- _Work instructions_: Lines from the line with "site BLO_S1_D06, 3-frame burst." to the line with "United States, site lebec_CA-13." in the entries below, and only those, must be output exactly, with both ends included.

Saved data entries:
-- Opening Marker --
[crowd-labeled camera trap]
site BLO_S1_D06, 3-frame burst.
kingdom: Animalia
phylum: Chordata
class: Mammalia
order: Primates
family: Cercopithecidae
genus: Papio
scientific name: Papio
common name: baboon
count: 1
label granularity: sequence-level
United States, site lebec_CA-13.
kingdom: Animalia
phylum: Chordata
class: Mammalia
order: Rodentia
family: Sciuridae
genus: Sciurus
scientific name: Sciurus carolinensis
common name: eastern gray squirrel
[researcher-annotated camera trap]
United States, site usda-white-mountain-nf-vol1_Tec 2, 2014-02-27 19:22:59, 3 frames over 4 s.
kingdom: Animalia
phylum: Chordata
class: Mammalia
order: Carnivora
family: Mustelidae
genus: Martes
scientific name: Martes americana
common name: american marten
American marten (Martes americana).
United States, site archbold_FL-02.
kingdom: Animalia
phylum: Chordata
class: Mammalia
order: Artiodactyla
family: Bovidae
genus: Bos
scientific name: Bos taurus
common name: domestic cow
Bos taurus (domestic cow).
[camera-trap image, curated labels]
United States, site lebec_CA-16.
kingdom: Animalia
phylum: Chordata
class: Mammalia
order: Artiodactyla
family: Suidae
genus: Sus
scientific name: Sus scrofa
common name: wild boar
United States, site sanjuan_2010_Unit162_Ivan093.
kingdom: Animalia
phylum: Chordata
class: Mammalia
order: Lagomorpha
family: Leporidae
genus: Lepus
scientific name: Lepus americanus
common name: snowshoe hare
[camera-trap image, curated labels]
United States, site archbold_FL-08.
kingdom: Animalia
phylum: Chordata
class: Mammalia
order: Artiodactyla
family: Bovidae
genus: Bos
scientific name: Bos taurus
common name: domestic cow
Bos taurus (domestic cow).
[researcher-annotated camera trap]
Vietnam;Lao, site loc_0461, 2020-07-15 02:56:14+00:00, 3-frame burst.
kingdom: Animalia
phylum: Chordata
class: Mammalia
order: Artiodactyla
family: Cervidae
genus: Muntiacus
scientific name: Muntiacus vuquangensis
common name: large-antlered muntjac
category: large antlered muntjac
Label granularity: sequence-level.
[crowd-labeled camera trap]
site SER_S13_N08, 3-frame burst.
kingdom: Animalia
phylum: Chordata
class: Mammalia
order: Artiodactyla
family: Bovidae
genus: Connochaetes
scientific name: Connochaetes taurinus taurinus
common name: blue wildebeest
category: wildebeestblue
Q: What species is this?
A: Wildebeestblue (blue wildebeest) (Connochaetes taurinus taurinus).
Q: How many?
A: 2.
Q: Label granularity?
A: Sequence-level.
-- Closing Marker --
- _Solution below_:
site BLO_S1_D06, 3-frame burst.
kingdom: Animalia
phylum: Chordata
class: Mammalia
order: Primates
family: Cercopithecidae
genus: Papio
scientific name: Papio
common name: baboon
count: 1
label granularity: sequence-level
United States, site lebec_CA-13.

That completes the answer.